Penso que é fundamental reconhecer esta questão e tirar dela as conseqüências necessárias. Estamos diante de uma substancial mudança na própria questão democrática. Sabíamos dos limites existentes na Constituição de 1988 para incrementar mudanças estruturais na própria base da estrutura econômica e social e avançar nos processos de democracia participativa. Mas muitas questões fundamentais emergiram na agenda pública democrática e impactaram muitas políticas, permitindo construir ao menos um manto protetor social e econômico mínimo. Agora, nem isto.
Os impactos sociais da ruptura do pacto constitucional já estão escancarados no brutal desemprego e na volta da economia informal precária, nas pessoas jogadas nas ruas, nos projetos adiados e na falta de perspectivas, nos hospitais e escolas em que faltam tudo, na violência como norma de convívio social e na militarização crescente, no recrudescimento do machismo, do racismo, da intolerância e do ódio. O tecido social está esgarçado. Ao mesmo tempo, há uma crise no sistema federativo, pela perda de capacidade fiscal e orçamentária dos Estados e municípios. A democracia perde capacidade e legitimidade no seio da sociedade, a política e os políticos estão totalmente desacreditados.

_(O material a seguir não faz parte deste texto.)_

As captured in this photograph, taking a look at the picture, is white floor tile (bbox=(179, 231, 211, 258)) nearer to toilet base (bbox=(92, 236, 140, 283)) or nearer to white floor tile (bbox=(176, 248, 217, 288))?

A política, como bem comum de toda a cidadania e espaço livre vital de expressão, de participação e luta, é essencial na democracia. Como recuperá-la para dar vitalidade e legitimidade para a democracia diante da ruptura constitucional sorrateira realizada? Esta é uma questão que devemos analisar em nossas trincheiras de resistência. Para além das conjunturas imediatas, que a luta não nos permite ignorar, temos que construir uma perspectiva estratégica de restauração democrática. Isto implica em reelaborar e disputar um imaginário democrático de princípios e valores éticos, de liberdade e participação, de igualdade na diversidade, de solidariedade e convivência, de cuidado entre nós e com a natureza, de tolerância e paz. Precisamos elaborar ao mesmo tempo as bases econômicas, sociais e culturais de uma perspectiva de democracia substantiva, capaz de enveredar por um caminho virtuoso de transição para outro Brasil. Trata-se de imaginário com capacidade mobilizadora para o longo processo de disputa com proposta de caminhos novos ao país, transformadores da cultura e da sociedade, da economia e do poder, da nossa inserção cidadã numa emergente civilização planetária.
Concluo afirmando que não vejo, no longo prazo, saída que não seja uma profunda restauração democrática, condição para restabelecer direitos e cidadania plena, com as instâncias do Estado, nos três poderes, respondendo à cidadania acima do mercado e da economia. Para isto, precisamos trabalhar desde aqui e agora no sentido de tornar viável politicamente o estabelecimento de um novo pacto constitucional democrático como condição incontornável no caminho. É difícil? Sem dúvida! A tarefa é ter ousadia e tornar possível o que parece impossível.